Monday, September 25, 2006

Jet Li’s Fearless (2006)

The umpteenth telling of the guru of the Jin Wu sports federation, Huo Yuanjia, is also, reportedly, martial arts master Jet Li’s final Wu Shu (traditional Chinese Martial Arts) film.  If so, he goes out on a very high note indeed. This story (which is the back story for Bruce Lee’s “Chinese Connection”) deals with the period when China was colonized by the British, Russian, and Japanese, who referred to China derisibly as the “Sick Man of Asia.”  Huo Yuanjia is pulled into a series of contests between the greatest fighters of the colonizing powers.  As he is considered a hero by millions of Chinese, you can probably imagine the outcome.
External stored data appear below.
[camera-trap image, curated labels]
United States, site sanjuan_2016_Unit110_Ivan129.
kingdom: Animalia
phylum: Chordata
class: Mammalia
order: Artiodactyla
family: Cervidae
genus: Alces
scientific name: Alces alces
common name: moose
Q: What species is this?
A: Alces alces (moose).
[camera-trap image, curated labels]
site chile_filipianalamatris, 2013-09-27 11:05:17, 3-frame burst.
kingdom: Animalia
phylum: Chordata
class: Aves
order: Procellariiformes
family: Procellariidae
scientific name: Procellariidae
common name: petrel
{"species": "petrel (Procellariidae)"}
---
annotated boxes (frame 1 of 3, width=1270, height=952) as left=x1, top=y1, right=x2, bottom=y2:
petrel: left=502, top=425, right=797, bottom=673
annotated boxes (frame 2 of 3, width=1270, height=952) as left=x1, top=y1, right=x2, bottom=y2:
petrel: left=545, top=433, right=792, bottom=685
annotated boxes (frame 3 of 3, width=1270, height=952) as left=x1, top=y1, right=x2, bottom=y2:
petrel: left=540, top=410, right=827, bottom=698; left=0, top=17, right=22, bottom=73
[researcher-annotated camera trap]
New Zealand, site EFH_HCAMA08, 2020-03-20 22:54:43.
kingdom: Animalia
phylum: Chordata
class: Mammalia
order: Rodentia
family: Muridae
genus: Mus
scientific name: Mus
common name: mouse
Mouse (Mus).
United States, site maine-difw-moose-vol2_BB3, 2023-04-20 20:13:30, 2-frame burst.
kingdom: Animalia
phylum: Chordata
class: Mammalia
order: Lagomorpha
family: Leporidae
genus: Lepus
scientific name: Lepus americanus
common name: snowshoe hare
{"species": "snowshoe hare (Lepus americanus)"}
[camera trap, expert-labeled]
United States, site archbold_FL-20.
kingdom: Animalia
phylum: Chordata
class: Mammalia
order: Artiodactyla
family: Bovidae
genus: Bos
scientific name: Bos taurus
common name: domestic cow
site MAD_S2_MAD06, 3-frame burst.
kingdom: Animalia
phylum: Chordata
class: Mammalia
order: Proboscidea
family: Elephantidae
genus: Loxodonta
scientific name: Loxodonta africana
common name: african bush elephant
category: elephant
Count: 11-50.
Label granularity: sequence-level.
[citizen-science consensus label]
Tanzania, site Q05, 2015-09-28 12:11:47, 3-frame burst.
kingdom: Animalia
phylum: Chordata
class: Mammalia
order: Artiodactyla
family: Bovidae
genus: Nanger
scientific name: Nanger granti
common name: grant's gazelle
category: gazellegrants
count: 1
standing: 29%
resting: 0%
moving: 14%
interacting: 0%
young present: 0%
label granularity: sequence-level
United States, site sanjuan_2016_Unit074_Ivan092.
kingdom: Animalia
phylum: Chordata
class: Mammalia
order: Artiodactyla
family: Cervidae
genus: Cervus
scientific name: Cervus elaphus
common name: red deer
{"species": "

Despite its predictability, the movie flat rocks.  Jet Li intended it to be his statement of the meaning of Wu Shu, and what it has given him over the course of his life.  What he has given us is a document for the ages.  Jet Li is one of those few human beings whose motion exists at the edge of perfection.  There simply isn’t another level above Jet, although there are others—Baryshnikov, Astaire, Chaplin, Bruce Lee, and a few others—who have left cinematic testimonials of similar kinetic excellence.

The man has one of the most “physically intelligent” bodies I’ve ever seen in my life, and the story is poignant and honest enough to create a thematic backbone.  I cared.  And because I cared about this tale of an arrogant man who finds enlightenment, the martial aspects simply soared. 

Simply put, traditional martial arts films just don’t get much better than this.  The acting is only “O.K.” but the choreography and execution are extraordinary.  For martial arts fans: A+.  For moviegoers in general, a “B.”